CONSIGNES —
• A. Pour chacune des affirmations suivantes, indiquez par oui ou par non si elle concorde avec le texte sur l’approche par compétences, en citant les mots du texte qui tranchent : (i) le mot « compétence » vient de la linguistique ; (ii) le Socle commun de connaissances et de compétences date de 2008 ; (iii) l’approche par compétences renforce les découpages entre disciplines.
• B. Résumez en deux phrases le texte sur l’approche par compétences.
• C. Donnez la suite du texte sur l’approche par compétences, à partir de sa dernière phrase.

TEXTE D’ÉTUDE —
((
L’approche par compétences, aujourd’hui commune au monde professionnel et au monde éducatif, est préconisée par la plupart des recherches en sciences de l’éducation en même temps qu’elle inspire un certain nombre de débats. Le mot « compétence », dérivé de la linguistique (qu’on pense à l’opposition compétence/performance), désigne généralement le pouvoir, pour un sujet donné, de rassembler des connaissances et des savoir-faire afin d’effectuer une action complexe. Les « compétences » s’opposent ainsi aux découpages entre disciplines (ou internes à la discipline) : l’acquisition d’un « savoir lire » ou d’un « savoir écrire » dépasse largement les limites d’une seule « matière » (le français), et associe des connaissances et des habiletés linguistiques variées en orthographe, vocabulaire, syntaxe, composition de textes, etc. En s’efforçant de réduire l’émiettement, l’approche par compétences favorise la motivation des apprentissages puisqu’elle prend pour objet la maitrise d’actions, inscrites dans le monde au moins autant que dans l’école.

Les compétences des littéraires (de l’homme de lettres, du lettré ? — mais s’agit-il toujours de la même chose ?) se manifestent dans des actions assez complexes qui font converger des techniques, des connaissances ou des marques de sensibilité. L’aisance à circuler dans une bibliothèque, le plaisir pris à la lecture d’une traduction de Virgile et la facilité à mettre des mots sur ce plaisir, le rejet argumenté de la facilité en art, l’aptitude à comparer Stendhal et Balzac, Racine et Corneille ou Sartre et Camus  sont les signes probables (parmi d’autres) de compétences littéraires. Le Socle commun de connaissances et de compétences (2006) en donne quelques exemples : situer des œuvres dans le temps, les relier à l’histoire, faire la distinction entre « produits de consommation culturelle » et « œuvres d’art », « avoir une approche sensible de la réalité », « disposer de références communes », « avoir une vie culturelle personnelle par la lecture », faire preuve de « curiosité pour les productions artistiques, patrimoniales et contemporaines, françaises et étrangères… ». La pensée critique, la curiosité artistique, la capacité à situer les textes les uns par rapport aux autres, par rapport aux autres formes d’expression, par rapport à l’histoire sociale et politique, l’attention aux formes autant qu’aux contenus, l’art de faire parler les textes au delà de leurs significations explicites participent sans doute de la spécificité du littéraire.
))
Données recueillies
((
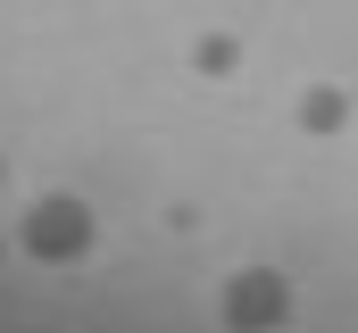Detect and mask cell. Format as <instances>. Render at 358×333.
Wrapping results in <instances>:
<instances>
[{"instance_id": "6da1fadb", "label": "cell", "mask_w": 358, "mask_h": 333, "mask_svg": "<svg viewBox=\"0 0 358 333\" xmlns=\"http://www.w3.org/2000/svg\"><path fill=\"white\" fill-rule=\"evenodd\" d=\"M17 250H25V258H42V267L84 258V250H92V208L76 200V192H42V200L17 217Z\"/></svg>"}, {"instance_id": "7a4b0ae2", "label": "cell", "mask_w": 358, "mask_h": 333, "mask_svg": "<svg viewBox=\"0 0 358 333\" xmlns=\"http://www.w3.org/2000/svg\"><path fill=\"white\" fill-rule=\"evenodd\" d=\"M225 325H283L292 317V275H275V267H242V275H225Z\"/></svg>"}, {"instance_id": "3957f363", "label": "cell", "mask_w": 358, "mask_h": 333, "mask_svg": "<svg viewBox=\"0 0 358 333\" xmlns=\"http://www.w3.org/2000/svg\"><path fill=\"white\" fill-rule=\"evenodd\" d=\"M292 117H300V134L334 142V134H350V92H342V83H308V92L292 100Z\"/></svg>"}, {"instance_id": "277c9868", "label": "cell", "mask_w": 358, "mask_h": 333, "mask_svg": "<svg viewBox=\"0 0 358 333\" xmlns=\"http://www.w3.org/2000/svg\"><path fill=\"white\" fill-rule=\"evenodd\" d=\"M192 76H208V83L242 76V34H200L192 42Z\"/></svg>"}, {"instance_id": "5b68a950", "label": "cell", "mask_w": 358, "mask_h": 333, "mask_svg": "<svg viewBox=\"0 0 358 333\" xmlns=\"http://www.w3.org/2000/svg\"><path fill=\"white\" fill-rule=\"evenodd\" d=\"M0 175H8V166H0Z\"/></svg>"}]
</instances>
))
CORRIGÉS —
• A.
(i) Oui : « Le mot « compétence », dérivé de la linguistique ».
(ii) Non : « Le Socle commun de connaissances et de compétences (2006) ».
(iii) Non : « Les « compétences » s’opposent ainsi aux découpages entre disciplines ».

• B. L’approche par compétences, commune aux mondes professionnel et éducatif, désigne le pouvoir de rassembler des connaissances et des savoir-faire pour effectuer une action complexe, au-delà des découpages entre disciplines, ce qui favorise la motivation des apprentissages. Les compétences littéraires se manifestent dans des actions complexes, comme comparer des auteurs ou situer des œuvres dans le temps, et le Socle commun de 2006 en donne plusieurs exemples.

• C.
Est-il cependant possible de repérer les actions qui témoignent de ces compétences ? comment les entrainer ? les évaluer ? les identifier avec précision alors que l’ensemble du terrain semble mouvant et instable. S’agissant de littérature en effet, la notion de compétence suscite au moins autant de perplexités que de perspectives fécondes et, sur quelques points au moins,  elle ne fait pas (trop) bon ménage avec l’enseignement de la littérature.

1. La crise du jugement esthétique

Certaines difficultés tiennent à la définition même des objets en cause : la valeur des œuvres et le jugement esthétique, dont on sait à quel point ils ont été mis à mal, par la sociologie comme par les productions artistiques contemporaines. La capacité par exemple à distinguer entre « produits de consommation culturelle » et « œuvres d’art » ne suppose pas seulement la mobilisation de connaissances (historiques, éditoriales, etc.) et d’habiletés (à comparer, à relier, à classer).  L’enseignant ne peut pas se dispenser (et priver ses élèves) d’une réflexion sur  la valeur des œuvres et sur les pratiques sociales qui contribuent à leur hiérarchisation.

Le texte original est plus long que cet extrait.